Source excerpt:
/---
HOW 49 FLORIDA BULLETS SAVED YOUR LIFE

Photo by Chris Mancari

Photo by Chris Mancari

Forty-nine faces. Softened, wiped, burned, blown away.

You build sandcastles on Florida beaches, collect scallop and conch and cerith shells for a mason jar your family keeps above the television in the vacation condo. You ride an inflatable orca in the pool while your hair tints green from hours in chlorine and salt.

You catch lizards as small as your little finger with red flaring necks and keep them in plastic tanks filled with saw grass and hibiscus flowers. You release them before dark—a pet just for a day. On your longboard, you play surfing games with your bleach-blonded cousin.

Your mother piles your sisters and you into her Suburban and drives the three hours to Orlando.

To Orlando, a place home to towns called Celebration, Enterprise, Reunion, Winter Haven, and of course: the “most magical place on earth.” You hug the costumed characters; you know they are human on the inside. When you’re older, and you hear of things, you question the safety of their cartooned embraces.

 At 18, you move to Florida to study English and theatre and writing and Christianity and late adolescence and independence and choice. At 21, you become a permanent resident. You move in with your best friends, into a two bedroom house with five women and occasionally a large coon hound. You grow tomatoes on the screen porch. You decorate a plastic Christmas tree in ninety five degree heat. You mow the lawn nearly naked, though you know your bareness is a hazard to your skin.

You develop deep, deep friendships. You cry and sing down A1A, unsure how you could be so deep, deep, deep in America’s belly, surrounded by sun and sea and palm trees, and still feel the pitted ache of sadness in your chest. Can you run any further?

You let women pray over you—call demons out of your body, out of your chest, out of the pit and into another pit well within the earth, away from your spirit. You wonder if you can see them float away.

Your college science professor tells you that once, on a large lake in Orlando, he saw a man fall into a pit of water moccasins. He could hear the screams from 1,000 yards away.

You pass alligators on the side of the road on your way to your best friend’s new house. She lives in a community that has been hot and broken and beaten and broke since the great Okeechobee Hurricane, when the sea-flood waters crept miles and miles and miles into the Lake, and the dead floated all the way back to the Gulf stream.

Your best friend hears gun shots at night, every night. Her bosses do not allow her to walk home alone from the fried chicken restaurant where she works. Here, it feels as if bodies float along the air.

You climb lighthouses, each one you can get your feet on. Augustine, Key West, Jupiter. You run your hands along their cool, inner bricks. You read about the Fresnel light systems, the last of their kind, the strongest of their kind. You imagine a fiction story of a young brother and sister growing up on a light, climbing its stairs, launching parachutes from the catwalk. You write your master’s thesis about a wreck diver who sees the Key West light house in a vision as Jacob’s ladder to heaven.

You live next to a crack house. You see your neighbors, and their eyes are dark and bruised and full of that void that comes when you are just moving, moving, moving through the world breath by breath by breath.

A swat team comes. They have automatic weapons and a battering ram. Your roommate and you hide in the closet as they scream inside, Come out now, open up and come out! There are 15 people and an infant pulled from the two bedroom house next to yours.

You learn to run on sand. You wonder how many miles you can live away from the ocean. You wonder how you could ever live with snow or cold again.
\---
Given information:
/---
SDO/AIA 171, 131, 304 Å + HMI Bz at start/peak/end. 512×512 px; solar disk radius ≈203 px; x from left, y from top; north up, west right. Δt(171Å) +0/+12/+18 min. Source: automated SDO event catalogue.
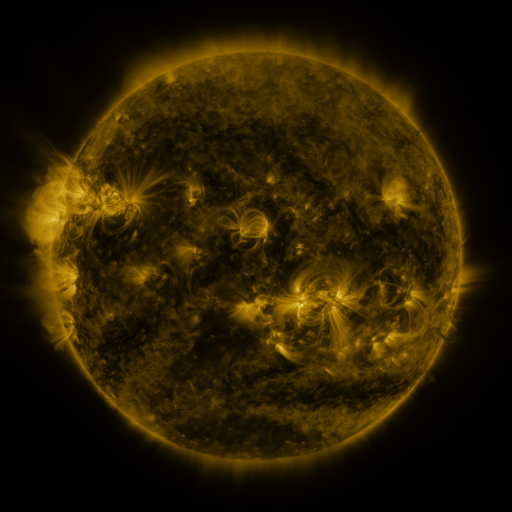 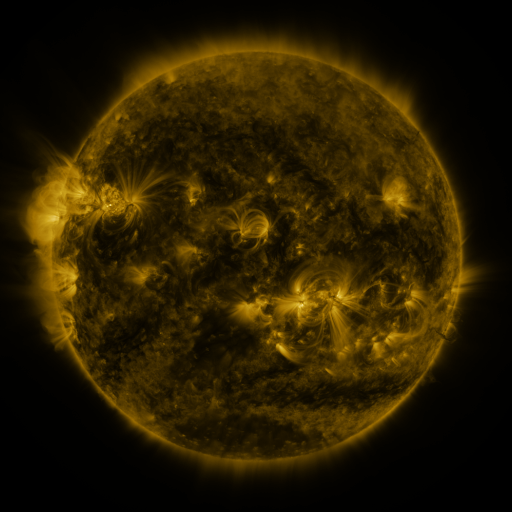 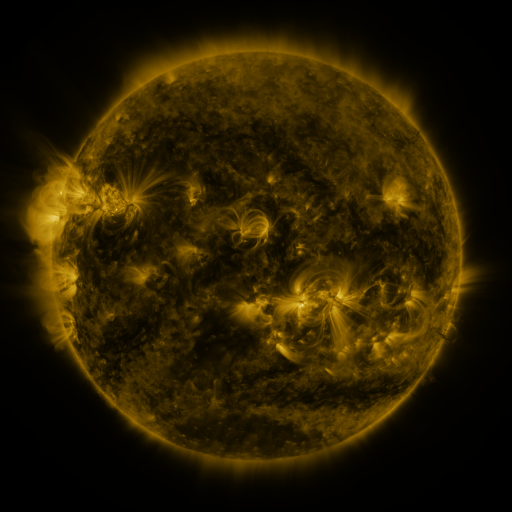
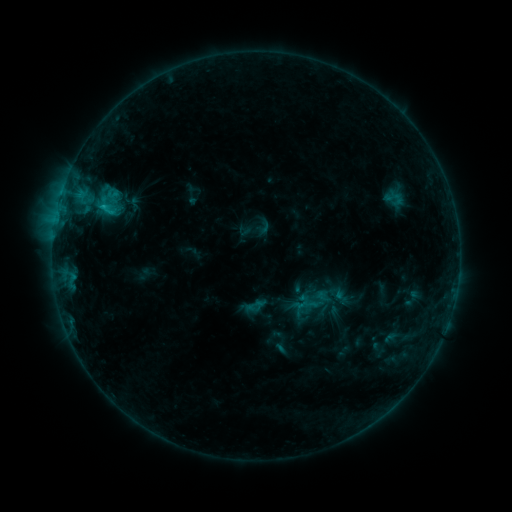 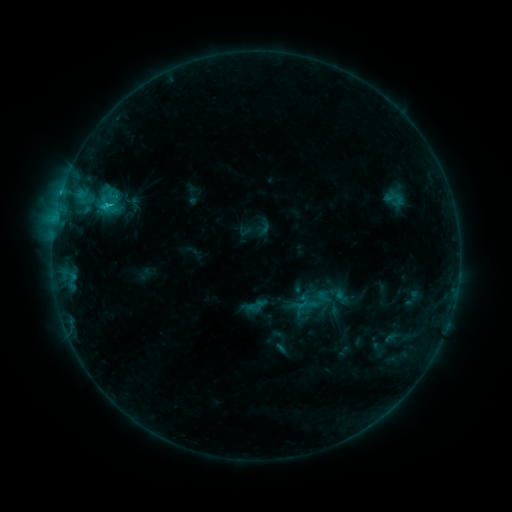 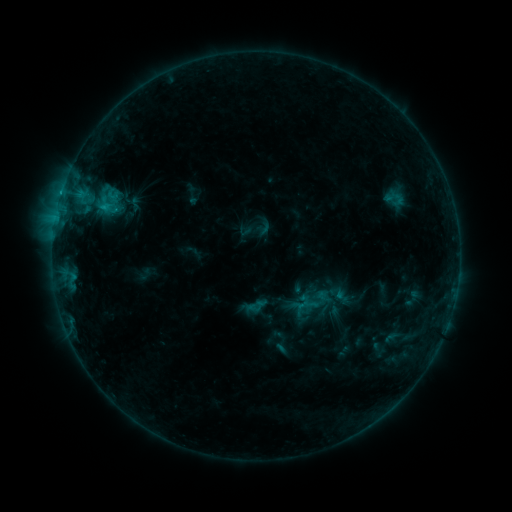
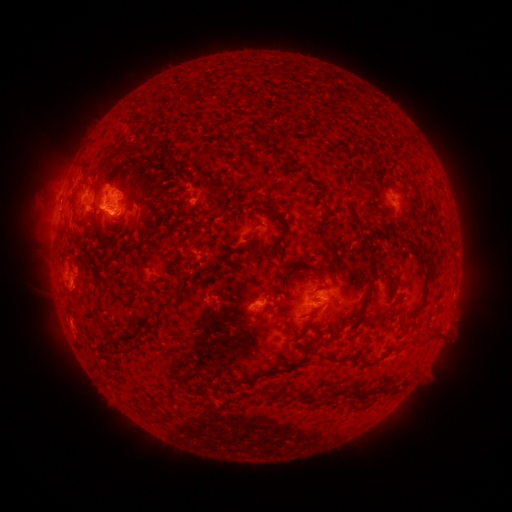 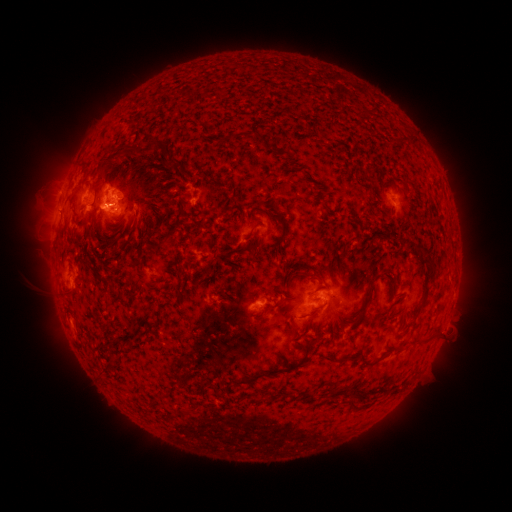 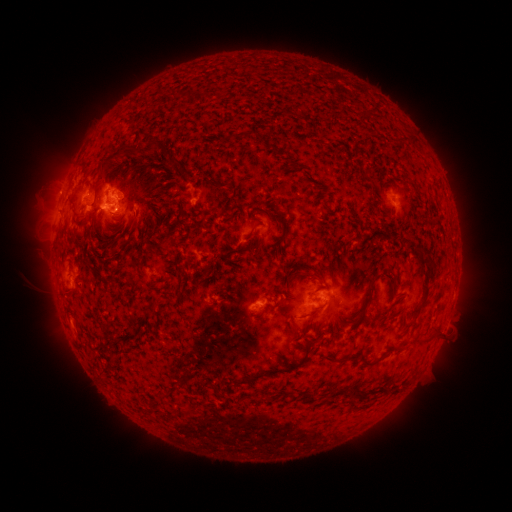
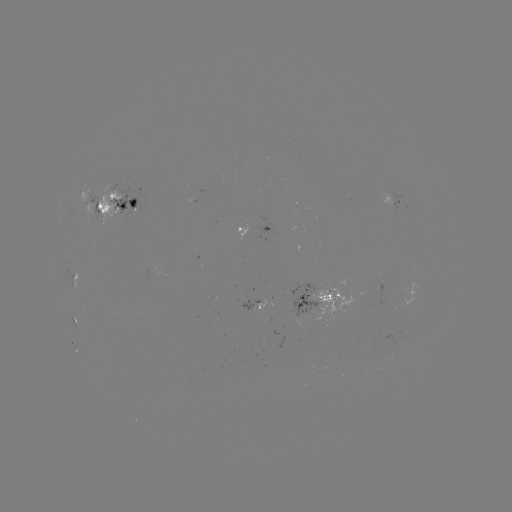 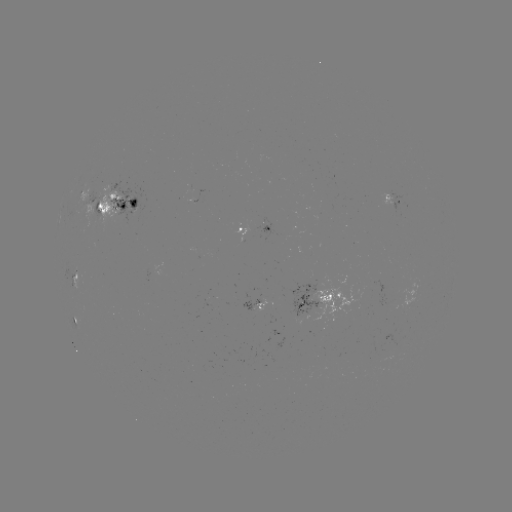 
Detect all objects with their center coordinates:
C1.0 flare: (112, 205)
\---
Objectives:
1: List the town names that the Florida essay gives for the Orlando area.
2: According to the Florida essay, who was pulled from the house next door when the SWAT team came?

Task-by-task solutions:
1: Celebration, Enterprise, Reunion, Winter Haven

2: 15 people and an infant.